Extract provided:
# First year guy here. Talking driveways.



## HuskerSnow (Aug 21, 2010)

This will be my first year plowing and right now I'm gonna be plowing the family business lot and gonna be helping out a friend of the family with his accounts when he needs it. (probably be helping him out if theres 5" or more) I've had a couple people see the plow mount and light bar on the truck and ask me how much I would charge to do a driveway....
So what do you guys charge to do residential driveways? and how much extra would you charge to blow the front walk and the sidewalks?
THANKS guys!


----------



## HuskerSnow (Aug 21, 2010)

So almost 100 views and I guess NOBODY has EVER done driveways and could possibly help me with some info..... Thanks...


----------



## Rc2505 (Feb 5, 2007)

You have to figure out your costs. I know being new it's going to be a little difficult. Here is how you start. Figure out how much time it's going to take to plow each driveway, and plug in your hourly rate. Your hourly rate will be made of your equipment costs, your expected life of your equipment, your fuel, your insurance, your business cost, your labor, and so forth. If you do a search on here you will find more info on how to set your hourly rates, and how to bid.


----------



## Neige (Jan 29, 2008)

HuskerSnow;1093188 said:


> So almost 100 views and I guess NOBODY has EVER done driveways and could possibly help me with some info..... Thanks...

Dataset entries:
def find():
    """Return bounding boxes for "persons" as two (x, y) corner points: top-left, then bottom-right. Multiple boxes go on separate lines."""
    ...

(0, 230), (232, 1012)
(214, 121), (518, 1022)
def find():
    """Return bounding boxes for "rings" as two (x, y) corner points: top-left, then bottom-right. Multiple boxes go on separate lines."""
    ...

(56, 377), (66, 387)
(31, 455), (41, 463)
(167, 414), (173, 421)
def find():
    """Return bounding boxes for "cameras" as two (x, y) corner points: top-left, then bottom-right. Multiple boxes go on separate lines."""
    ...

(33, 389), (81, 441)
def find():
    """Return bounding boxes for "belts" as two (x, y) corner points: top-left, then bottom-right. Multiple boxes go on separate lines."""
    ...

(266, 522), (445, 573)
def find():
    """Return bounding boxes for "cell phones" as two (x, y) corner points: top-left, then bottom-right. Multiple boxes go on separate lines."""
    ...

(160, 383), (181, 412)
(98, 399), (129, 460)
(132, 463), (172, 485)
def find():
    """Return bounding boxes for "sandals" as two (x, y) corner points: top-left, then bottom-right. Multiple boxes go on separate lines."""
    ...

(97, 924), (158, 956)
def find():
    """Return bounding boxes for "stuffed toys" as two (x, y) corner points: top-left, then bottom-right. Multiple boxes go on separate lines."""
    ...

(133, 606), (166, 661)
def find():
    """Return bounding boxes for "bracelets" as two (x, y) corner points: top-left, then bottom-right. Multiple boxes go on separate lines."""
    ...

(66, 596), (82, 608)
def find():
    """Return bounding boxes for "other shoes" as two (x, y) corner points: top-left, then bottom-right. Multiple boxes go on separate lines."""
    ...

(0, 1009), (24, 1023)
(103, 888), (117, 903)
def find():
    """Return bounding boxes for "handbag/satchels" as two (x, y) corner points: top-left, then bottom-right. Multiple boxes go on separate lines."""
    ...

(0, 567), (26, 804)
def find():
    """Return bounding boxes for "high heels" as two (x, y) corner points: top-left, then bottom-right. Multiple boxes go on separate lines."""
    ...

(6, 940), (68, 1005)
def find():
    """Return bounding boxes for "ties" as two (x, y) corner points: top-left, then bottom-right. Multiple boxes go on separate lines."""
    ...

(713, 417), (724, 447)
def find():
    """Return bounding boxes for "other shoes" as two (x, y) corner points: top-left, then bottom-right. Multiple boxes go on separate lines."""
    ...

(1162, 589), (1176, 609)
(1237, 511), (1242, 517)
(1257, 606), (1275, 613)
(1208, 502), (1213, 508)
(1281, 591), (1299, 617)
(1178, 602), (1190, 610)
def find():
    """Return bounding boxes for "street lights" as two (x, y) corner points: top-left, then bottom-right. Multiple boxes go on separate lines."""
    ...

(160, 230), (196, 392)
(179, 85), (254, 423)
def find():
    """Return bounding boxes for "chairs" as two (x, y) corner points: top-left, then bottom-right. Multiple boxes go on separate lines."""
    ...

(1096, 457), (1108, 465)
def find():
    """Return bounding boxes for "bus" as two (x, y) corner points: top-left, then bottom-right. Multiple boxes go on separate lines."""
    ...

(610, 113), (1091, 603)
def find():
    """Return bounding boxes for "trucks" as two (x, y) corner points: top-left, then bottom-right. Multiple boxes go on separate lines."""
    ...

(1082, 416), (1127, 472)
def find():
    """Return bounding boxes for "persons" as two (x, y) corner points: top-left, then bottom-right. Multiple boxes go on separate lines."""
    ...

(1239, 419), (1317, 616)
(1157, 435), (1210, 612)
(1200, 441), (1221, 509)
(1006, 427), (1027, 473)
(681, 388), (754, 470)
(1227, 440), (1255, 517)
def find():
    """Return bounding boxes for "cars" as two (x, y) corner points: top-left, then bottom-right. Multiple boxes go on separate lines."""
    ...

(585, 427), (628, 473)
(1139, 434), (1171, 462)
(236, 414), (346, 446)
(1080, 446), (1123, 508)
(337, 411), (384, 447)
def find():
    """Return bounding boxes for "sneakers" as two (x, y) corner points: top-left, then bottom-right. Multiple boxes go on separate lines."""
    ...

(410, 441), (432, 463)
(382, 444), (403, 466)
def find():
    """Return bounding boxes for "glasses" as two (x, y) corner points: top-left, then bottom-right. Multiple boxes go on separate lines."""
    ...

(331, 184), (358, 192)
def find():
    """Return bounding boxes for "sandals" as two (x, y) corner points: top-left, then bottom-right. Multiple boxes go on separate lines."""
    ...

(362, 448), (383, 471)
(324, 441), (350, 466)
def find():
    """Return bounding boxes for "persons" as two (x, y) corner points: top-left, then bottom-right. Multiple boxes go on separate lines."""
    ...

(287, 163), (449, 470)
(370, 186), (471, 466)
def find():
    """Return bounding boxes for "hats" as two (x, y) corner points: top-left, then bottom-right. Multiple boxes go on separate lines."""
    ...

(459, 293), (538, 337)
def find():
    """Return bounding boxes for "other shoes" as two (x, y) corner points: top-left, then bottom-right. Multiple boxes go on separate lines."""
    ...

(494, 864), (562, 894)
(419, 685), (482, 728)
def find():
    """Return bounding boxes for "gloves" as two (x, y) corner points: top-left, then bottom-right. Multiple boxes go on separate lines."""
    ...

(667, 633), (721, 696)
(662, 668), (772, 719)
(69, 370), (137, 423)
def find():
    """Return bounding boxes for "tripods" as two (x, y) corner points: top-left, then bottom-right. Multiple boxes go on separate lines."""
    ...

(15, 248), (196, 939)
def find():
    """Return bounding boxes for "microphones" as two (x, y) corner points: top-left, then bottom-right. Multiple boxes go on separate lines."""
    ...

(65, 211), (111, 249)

Task instructions:
1. Please translate this sentence from the snow plowing thread into Spanish: "You have to figure out your costs."
2. Resume the snow plowing thread from its last line.
The material after the snow plowing thread is separate from it.

Expected results:
1. Tienes que calcular tus costos.

2.
How could we possible help you with that. You are from Nebraska, I am from Montreal Canada. What are the going rates in your area? What will your market bare? What are your costs? How much snow do you get? In how many events? Are you charging per push? Seasonal? Hourly? What is your trigger? etc. I have towns next door that charge 30% less than I m charging, pricing is a very personal thing. It takes some hard work to figure out how much you should charge. Do your homework and you will get the answer you seek, that is right for you. Good luck


----------



## WIPensFan (Jan 31, 2009)

If you're doing the drive+walks I would guess you should be in the $30-$50 range. Of course it depends on the size of the account and ease of plowing it. Lots of variables as has been said. At least that gives you some reference point.


----------



## Luther (Oct 31, 2007)

HuskerSnow;1090580 said:


> This will be my first year plowing *and right now I'm gonna be plowing the family business lot and gonna be helping out a friend of the family with his accounts when he needs it.* I've had a couple people see the plow mount and light bar on the truck and ask me how much I would charge to do a driveway....
> So what do you guys charge to do residential driveways?


Did it occur to you to ask the friend of the family you are going to plow for this question?

If not, ask him ~ he may be your best source of info.....


----------



## toby4492 (Dec 28, 2005)

TCLA;1093277 said:


> Did it occur to you to ask the friend of the family you are going to plow for this question?
> 
> If not, ask him ~ he may be your best source of info.....


 I was thinking the same thing. :waving:


----------



## gtstang462002 (Dec 23, 2009)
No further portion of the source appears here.